Ojciec – czuły wychowawca

silhouette 1082129 1920 2020 06 23 175129

Dziś (23.06) obchodzimy Dzień Ojca. We współczesnym domu zmienia się jego rola. Coraz częściej pojawiają się nowe zadania, ale stare wzorce jeszcze nie są do końca wyparte…

Warszawski Instytut Matki i Dziecka przed Dniem Ojca przeprowadził właśnie wśród ojców ankietę na temat tego, jaki powinien być ojciec w rodzinie.

– Wyszło w niej między innymi to, że obecny czas jest dla panów bardzo trudny, ścierają się bowiem dwie koncepcje ojcostwa – mówi dyrektor Instytutu Matki i Dziecka, dr Tomasz Maciejewski. – To, co zauważamy, to rozjazd między nowym i starym. Ojciec ma być empatyczny, kochający, przytulający i roniący łzy a jednocześnie jak dzieci rozrabiają, są niegrzeczne, to mama mówi, że jak ojciec wróci z pracy, to udzieli reprymendy. Z tego wynika, że ciągle odzywa się stare spostrzeganie ojca i w ten sposób my ojcowie, mamy też pewien problem – dodaje.

To ścieranie się koncepcji zauważył też doktor habilitowany Tomasz Szwed z Katedry Kultury Medialnej Katolickiego Uniwersytetu Lubelskiego Jana Pawła II.

– Myślę, że ta rola zmienia się w ostatnich 20 latach. To, o czym wszyscy mówimy, to rola partnera, ojca, wychowawcy, ale z drugiej strony czułego, wrażliwego. W tej chwili jesteśmy w niezwykle trudnym, z perspektywy męskiej, miejscu. Z jednej strony oczekuje się od nas czułości, wrażliwości, z drugiej mamy ciągle pozostać niewzruszoną kolumną, która baczy, straszy, krzyczy i upomina.
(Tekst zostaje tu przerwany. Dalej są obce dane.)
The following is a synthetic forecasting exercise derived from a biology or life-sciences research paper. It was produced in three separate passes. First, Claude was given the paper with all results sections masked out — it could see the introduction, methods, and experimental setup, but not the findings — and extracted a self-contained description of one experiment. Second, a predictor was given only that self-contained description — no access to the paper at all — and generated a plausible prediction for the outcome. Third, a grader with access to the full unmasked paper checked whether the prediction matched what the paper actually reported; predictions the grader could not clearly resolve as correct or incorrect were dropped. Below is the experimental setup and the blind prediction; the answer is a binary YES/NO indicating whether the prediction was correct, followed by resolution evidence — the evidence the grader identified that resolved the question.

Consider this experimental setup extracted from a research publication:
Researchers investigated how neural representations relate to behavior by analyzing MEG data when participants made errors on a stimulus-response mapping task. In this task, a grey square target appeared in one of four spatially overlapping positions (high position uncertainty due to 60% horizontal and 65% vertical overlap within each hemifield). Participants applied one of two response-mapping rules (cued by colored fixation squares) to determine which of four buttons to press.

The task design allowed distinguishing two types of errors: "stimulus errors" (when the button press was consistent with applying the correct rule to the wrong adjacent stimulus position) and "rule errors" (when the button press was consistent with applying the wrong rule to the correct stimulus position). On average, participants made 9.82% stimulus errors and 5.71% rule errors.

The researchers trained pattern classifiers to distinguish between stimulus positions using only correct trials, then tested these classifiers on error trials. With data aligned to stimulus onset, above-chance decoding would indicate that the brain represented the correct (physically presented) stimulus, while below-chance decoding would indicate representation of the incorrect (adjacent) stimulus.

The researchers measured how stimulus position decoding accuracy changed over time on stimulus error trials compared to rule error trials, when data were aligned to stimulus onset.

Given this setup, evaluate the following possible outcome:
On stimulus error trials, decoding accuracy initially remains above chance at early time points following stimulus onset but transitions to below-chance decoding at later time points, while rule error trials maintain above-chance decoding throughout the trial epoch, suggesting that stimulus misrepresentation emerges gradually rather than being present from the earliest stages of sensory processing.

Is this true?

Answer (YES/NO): NO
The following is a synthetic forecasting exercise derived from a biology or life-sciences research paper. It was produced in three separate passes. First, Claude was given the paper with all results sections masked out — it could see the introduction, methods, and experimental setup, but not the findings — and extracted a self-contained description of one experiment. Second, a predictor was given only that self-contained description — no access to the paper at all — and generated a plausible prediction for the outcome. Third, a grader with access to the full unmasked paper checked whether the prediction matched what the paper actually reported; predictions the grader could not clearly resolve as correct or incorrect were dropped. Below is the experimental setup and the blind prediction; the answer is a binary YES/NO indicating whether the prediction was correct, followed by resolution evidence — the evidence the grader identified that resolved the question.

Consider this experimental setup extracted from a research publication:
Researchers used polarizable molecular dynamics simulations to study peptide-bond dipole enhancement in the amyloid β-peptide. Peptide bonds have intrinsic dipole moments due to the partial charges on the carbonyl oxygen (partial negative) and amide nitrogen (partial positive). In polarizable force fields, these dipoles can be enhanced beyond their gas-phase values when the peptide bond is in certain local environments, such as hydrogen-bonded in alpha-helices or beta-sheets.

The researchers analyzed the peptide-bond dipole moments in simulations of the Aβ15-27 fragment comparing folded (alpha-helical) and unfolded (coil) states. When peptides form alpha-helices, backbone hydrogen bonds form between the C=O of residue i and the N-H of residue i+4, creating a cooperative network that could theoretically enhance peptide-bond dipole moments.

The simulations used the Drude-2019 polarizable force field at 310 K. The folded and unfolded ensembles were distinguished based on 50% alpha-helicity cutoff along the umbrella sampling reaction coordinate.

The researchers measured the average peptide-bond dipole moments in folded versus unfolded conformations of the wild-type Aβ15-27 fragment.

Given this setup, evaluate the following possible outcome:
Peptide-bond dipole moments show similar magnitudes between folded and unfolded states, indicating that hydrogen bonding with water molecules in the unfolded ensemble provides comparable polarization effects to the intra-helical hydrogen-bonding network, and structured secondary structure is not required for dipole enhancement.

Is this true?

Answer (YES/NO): NO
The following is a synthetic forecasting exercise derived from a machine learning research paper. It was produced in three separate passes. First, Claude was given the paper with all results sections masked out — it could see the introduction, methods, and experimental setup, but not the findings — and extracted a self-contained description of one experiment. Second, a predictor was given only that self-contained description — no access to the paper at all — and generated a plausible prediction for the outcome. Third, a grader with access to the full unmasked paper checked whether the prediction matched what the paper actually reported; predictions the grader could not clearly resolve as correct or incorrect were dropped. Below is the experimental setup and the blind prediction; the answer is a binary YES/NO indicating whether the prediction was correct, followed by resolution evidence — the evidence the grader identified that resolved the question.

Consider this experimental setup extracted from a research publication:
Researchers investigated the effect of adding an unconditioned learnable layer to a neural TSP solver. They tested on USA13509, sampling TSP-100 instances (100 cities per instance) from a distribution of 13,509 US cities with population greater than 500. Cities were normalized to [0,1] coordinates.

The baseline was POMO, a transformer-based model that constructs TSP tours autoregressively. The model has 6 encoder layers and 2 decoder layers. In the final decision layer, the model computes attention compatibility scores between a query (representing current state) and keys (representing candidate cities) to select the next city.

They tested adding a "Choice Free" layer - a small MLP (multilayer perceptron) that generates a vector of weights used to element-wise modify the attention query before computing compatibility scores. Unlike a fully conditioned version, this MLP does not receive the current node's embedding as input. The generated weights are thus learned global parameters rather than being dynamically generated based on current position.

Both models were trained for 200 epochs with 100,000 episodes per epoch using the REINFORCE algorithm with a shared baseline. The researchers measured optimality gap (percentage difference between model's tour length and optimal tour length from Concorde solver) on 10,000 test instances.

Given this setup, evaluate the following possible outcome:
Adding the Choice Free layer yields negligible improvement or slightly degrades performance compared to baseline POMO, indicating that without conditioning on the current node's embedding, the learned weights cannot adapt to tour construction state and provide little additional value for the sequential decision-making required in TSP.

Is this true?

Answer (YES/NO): NO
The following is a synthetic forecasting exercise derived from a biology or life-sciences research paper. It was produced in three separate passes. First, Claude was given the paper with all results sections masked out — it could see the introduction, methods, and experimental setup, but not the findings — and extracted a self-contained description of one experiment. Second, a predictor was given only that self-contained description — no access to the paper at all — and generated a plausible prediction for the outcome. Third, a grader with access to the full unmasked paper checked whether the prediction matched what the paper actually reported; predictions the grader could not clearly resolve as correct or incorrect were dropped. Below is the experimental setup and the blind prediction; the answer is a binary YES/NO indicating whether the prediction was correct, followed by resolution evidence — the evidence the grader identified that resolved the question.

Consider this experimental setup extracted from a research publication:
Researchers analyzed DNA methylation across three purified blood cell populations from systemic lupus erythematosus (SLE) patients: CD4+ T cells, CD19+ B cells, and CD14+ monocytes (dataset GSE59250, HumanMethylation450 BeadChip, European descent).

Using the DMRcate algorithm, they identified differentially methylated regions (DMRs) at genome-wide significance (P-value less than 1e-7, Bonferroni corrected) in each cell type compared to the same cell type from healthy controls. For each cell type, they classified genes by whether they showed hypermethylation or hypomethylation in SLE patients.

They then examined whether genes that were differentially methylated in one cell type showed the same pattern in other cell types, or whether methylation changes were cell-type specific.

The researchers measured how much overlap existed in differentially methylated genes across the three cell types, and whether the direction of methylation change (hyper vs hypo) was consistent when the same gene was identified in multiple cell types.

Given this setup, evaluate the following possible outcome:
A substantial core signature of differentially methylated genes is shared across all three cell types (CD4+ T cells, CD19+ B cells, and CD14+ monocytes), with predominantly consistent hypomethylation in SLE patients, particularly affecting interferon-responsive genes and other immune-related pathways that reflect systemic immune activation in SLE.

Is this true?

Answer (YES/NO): NO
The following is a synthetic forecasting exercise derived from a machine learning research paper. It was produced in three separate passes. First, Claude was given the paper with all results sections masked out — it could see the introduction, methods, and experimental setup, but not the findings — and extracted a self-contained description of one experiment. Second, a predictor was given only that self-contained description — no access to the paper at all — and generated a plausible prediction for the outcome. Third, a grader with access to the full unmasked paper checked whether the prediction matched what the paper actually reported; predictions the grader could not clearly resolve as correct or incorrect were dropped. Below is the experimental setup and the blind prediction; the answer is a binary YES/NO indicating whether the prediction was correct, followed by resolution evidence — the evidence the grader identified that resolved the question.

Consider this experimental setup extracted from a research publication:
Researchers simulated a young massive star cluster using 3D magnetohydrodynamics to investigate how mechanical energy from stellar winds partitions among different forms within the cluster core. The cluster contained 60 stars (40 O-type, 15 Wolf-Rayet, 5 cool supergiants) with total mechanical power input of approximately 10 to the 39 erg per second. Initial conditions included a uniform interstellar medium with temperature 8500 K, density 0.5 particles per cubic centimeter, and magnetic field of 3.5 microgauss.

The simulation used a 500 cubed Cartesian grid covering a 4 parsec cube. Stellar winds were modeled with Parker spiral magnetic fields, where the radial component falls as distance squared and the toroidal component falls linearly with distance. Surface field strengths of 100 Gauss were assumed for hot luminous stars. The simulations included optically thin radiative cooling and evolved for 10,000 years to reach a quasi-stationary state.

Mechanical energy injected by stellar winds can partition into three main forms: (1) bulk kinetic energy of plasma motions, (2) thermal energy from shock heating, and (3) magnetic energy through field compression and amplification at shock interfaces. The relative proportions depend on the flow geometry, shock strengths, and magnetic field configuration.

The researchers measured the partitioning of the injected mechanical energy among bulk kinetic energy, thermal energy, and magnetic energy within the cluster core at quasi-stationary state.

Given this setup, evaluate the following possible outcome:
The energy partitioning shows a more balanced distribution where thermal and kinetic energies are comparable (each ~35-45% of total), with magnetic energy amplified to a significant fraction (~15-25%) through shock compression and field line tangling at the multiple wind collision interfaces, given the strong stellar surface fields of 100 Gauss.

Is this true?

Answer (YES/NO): NO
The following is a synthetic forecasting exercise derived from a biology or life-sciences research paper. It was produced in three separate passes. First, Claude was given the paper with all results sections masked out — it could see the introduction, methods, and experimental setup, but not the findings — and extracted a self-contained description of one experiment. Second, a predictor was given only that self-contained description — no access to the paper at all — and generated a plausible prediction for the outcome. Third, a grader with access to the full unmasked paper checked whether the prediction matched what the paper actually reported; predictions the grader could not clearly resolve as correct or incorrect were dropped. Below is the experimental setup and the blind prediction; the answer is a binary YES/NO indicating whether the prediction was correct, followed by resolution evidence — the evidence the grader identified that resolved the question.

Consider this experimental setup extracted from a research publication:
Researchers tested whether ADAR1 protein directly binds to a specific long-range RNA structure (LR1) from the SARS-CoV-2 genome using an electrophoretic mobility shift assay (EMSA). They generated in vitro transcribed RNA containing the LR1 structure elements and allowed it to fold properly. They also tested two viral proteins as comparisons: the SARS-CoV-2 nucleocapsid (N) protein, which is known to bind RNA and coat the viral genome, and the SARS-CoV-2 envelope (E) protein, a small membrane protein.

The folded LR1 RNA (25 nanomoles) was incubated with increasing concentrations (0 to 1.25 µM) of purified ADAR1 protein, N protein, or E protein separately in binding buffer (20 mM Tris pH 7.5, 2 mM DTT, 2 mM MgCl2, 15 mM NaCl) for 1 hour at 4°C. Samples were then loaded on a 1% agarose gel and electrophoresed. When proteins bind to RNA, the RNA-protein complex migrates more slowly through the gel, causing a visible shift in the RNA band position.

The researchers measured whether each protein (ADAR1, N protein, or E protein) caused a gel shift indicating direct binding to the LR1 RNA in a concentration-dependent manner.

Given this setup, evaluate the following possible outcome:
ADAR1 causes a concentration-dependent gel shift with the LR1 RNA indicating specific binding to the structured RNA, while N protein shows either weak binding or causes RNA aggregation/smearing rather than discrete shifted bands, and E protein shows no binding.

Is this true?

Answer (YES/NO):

Te rzeczy są niezwykle trudne do pogodzenia – mówi.

– To jest trudny czas dla ojców, nawet nie dlatego, że ścierają się koncepcje, ale to co dotychczas było domeną ojców – objaśnianie świata i wprowadzanie dziecka w życie, w obecnej rzeczywistości zaczyna ich przerastać – mówi psycholog Dorota Kaczmarkowska. – Jak część rodziców, mężczyzn, widzi, że ten świat jest trudny, to raczej się z roli przewodnika wycofuje. Niestety też nałogi zbierają ogromne żniwo i dlatego rodziców płci męskiej w relacji na żywo jest mniej. Więc teraz tatusiów trzeba też bardziej zachęcać żeby mimo zmian uwierzyli w siebie i wiedzieli, że wystarczy to co mają. A propos zmian stereotypów społecznych – dobrze, że ojciec nie tylko przygotowuje do życia, ale bawi się, spędza z dzieckiem czas, towarzyszy mu w tej bardziej miękkiej stronie. Tylko teraz, mimo że mówimy o Dniu Ojca od strony dziecka, jest jeszcze ciągle czas, że trzeba w nowych warunkach ojców wzmacniać. To też się im należy.

Wracając do ankiety przeprowadzonej przez Instytut Matki i Dziecka. Zdaniem ojców najważniejsze cechy, jakie ojcowie powinni u siebie wypracowywać to: cierpliwość, wyrozumiałość, opiekuńczość i bycie kochającym. W tej kolejności.

Jeśli chodzi o to, jakie cechy chcieliby wyrobić u swoich dzieci, to na pierwszym miejscu jest samodzielność, a za nią: wytrwałość, zaradność, odpowiedzialność oraz empatia.